Continúa el texto sobre la carrera de Federer justo después de su última oración.

-- Texto proporcionado --
+-------+

Aquella noche en Argentina el suizo tenía ya 31 años, la edad a la que Pete Sampras (uno de los modelos de Federer) alcanzó el récord de catorce títulos individuales de Grand Slam al ganar el US Open 2002. Esa resultó ser la última final que Sampras jugaría en el circuito, y habría sido un auténtico colofón deportivo si el tenista no hubiese esperado otro año más para anunciar su retirada.

Stefan Edberg, otro de los tenistas héroes de la infancia de Federer, se retiró con 30 años.

Pero la carrera del suizo no estaba en las últimas en Buenos Aires, tal y como habría podido imaginar la mayoría de expertos y aficionados del tenis. El jugador estaba aún en mitad de su recorrido y seguiría jugando con eficacia ya entrada la década del 2020, mientras los tenistas de su generación se dedicaban a otros negocios, a ser comentaristas o a entrenar a rivales más jóvenes que él. Al seguir a Sampras en sus últimas temporadas del 2001 y 2002 se percibía la sensación de rutina y presión. «Pete estaba fuera ya, pero Roger es un animal muy distinto —dijo Annacone, que ha entrenado a ambos jugadores—. A Pete viajar por el mundo le agotaba la energía. Roger saca energía de ello.»

Annacone viajó con Federer al circuito de la ATP en Shanghái. El segundo día de la estancia, Annacone y el resto del equipo estaban reunidos conversando en la suite de Federer cuando llamaron a la puerta. Era una mujer china.

Y Federer anunció que había llegado su profesora de chino.

«Roger nos dijo que iba a venir cada día una media hora para que pilláramos algunas palabras y aprendiéramos algo de mandarín —me contó Annacone—. Y yo le dije: “tío, si casi no sé hablar inglés…”. Pero él insistió: “será divertido, ya verás”. Y le encantó. Quería saber algunas frases para poder decir gracias en mandarín a los fans, aunque se ponía de los nervios cuando nos oía pronunciar a nosotros. Simplemente, Roger se adapta a los diferentes retos de los viajes de una manera que muchos otros no lo hacen.»

Para Federer ese era su estado natural, con un padre de Suiza y una madre de Sudáfrica, país que el tenista visitó por primera vez con 3 meses y al que regresó a menudo durante su infancia. Sampras solo hablaba inglés. Federer domina el francés, el inglés, el alemán y el suizo-alemán, y sabe algunas palabras de afrikáans gracias a su madre, además de palabrotas en sueco gracias a su antiguo entrenador, Peter Lundgren.

+-------+

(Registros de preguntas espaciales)
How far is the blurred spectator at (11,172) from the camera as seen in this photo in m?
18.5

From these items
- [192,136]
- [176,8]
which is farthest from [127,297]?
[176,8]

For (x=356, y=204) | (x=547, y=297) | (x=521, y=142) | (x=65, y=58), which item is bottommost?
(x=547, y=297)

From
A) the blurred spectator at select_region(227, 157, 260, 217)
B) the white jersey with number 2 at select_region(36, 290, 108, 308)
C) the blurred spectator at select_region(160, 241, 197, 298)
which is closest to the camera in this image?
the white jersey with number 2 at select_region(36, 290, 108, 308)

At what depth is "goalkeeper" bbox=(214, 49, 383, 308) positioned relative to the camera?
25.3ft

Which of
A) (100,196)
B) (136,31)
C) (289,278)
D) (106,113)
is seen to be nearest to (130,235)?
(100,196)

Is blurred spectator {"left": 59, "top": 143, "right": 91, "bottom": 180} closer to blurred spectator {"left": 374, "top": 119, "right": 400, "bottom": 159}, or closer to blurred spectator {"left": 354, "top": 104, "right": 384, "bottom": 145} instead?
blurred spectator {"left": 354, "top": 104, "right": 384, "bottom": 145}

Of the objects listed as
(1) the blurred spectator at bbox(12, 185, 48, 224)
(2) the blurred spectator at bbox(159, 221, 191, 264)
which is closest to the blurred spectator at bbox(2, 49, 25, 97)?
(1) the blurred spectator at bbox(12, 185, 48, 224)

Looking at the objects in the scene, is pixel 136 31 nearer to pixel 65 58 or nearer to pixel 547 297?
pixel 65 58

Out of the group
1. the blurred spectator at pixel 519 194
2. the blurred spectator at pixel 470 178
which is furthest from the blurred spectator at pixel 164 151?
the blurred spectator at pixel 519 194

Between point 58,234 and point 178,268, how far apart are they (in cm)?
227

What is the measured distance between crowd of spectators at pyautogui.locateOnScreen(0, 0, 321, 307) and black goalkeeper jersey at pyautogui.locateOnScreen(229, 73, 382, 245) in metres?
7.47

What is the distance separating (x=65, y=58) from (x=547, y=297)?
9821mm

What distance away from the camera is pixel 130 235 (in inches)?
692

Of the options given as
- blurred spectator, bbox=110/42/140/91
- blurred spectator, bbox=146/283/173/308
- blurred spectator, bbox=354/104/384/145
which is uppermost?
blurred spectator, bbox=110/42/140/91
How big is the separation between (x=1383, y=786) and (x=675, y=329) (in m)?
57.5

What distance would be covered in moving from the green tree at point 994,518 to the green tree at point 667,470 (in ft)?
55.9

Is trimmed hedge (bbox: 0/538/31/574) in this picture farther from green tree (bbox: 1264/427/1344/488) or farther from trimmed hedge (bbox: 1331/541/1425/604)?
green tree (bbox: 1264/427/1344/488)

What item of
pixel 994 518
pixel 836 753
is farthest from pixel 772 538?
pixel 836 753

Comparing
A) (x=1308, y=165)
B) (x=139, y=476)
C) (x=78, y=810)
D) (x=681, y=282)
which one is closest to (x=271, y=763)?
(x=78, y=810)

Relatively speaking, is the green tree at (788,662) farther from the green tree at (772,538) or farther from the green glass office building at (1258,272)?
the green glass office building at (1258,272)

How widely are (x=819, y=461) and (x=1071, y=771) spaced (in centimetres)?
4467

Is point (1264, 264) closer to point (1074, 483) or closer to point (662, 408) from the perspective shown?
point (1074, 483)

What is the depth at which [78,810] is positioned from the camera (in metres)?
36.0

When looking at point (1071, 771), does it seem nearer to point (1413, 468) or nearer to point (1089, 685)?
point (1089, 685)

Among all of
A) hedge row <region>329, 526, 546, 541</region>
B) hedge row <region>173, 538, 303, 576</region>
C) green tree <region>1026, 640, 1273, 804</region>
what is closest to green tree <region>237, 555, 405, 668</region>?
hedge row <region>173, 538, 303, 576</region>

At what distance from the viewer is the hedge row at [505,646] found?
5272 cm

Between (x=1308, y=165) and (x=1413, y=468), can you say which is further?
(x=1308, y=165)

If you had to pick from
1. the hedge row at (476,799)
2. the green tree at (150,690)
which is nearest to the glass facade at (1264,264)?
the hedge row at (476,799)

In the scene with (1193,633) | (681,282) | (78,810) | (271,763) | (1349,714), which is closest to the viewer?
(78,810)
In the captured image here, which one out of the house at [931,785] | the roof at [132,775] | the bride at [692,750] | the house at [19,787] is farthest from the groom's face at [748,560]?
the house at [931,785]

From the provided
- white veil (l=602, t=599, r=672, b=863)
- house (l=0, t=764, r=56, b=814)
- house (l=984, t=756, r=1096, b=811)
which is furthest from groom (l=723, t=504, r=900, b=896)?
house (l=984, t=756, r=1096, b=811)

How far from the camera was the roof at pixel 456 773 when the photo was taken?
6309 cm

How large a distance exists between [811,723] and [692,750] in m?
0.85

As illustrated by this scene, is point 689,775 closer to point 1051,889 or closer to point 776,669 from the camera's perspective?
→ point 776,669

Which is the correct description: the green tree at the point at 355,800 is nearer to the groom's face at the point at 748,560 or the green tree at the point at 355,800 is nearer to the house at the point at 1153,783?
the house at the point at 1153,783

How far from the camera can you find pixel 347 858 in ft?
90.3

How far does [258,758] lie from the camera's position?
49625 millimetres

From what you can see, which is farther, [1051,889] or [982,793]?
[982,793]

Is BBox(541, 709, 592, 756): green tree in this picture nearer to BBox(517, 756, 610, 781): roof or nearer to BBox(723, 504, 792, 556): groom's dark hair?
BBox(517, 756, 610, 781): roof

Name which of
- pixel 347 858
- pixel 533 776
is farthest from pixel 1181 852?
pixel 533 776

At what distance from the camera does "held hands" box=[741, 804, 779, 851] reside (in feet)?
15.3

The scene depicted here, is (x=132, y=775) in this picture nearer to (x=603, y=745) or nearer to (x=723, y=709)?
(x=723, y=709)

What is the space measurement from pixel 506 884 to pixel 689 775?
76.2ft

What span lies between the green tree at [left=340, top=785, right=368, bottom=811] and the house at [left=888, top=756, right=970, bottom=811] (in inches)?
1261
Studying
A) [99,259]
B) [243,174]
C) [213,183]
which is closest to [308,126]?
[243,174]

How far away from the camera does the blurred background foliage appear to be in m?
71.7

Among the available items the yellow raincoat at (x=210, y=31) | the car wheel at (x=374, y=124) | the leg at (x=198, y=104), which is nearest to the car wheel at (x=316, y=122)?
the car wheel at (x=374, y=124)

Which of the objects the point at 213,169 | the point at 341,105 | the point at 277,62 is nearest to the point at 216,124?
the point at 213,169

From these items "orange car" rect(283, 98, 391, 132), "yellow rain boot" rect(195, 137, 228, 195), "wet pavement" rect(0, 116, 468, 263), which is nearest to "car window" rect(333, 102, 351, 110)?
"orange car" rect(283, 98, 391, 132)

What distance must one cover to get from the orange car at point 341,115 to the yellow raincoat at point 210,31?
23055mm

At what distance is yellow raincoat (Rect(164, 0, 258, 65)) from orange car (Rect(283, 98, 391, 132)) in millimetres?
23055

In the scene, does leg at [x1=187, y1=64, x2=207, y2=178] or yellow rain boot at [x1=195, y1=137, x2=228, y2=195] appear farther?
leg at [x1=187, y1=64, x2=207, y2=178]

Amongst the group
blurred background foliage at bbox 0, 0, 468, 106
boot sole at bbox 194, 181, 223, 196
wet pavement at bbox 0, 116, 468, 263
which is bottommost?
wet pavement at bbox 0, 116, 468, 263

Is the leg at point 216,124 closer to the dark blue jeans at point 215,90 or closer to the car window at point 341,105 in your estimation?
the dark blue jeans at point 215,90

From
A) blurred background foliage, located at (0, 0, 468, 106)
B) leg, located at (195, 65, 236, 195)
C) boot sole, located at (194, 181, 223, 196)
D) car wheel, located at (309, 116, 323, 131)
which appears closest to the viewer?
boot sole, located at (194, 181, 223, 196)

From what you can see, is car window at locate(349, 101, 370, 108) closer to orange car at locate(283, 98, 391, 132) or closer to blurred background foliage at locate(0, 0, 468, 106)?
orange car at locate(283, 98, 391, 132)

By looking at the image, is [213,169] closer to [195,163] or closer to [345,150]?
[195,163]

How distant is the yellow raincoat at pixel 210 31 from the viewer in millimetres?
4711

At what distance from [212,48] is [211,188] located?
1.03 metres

+-------+

-- Respuesta --
Como suizo de la ciudad fronteriza de Basilea que es, Federer se acostumbró a cambiar de ambiente cultural desde muy temprano, aunque estar expuesto a una forma de vida no garantiza que la asimiles. Federer lo hizo, en parte porque, como campeón del tenis, tenía sentido recorrer el mundo. Lo que le daba vértigo estando en aquel coche en Argentina en el 2012 era darse cuenta de que el corpus que había creado en las pistas de Wimbledon y Roland Garros había tenido su traducción y había inspirado a mucha mayor escala de lo que él imaginaba.

—Son muy apasionados —me dijo—. En América del Sur he visto llorar a más fans que en ningún otro sitio. Lloran y se ponen a temblar y se sienten tan... no sé... no asombrados, sino tan felices de conocerte, que ni se lo creen. Me ha pasado otras veces, pero es muy raro, aquí habré tenido a veinte personas al menos abrazándome y dándome besos, felices solo por tener la oportunidad de tocarme.

Los argentinos gritaban y trataban de acercarse al coche, pero Federer no se retiró de la ventanilla. Se acercó más, incluso.

Estábamos hablando en inglés y le pregunté si conocía la palabra jaded, hastiado.

—Más o menos —respondió dudoso.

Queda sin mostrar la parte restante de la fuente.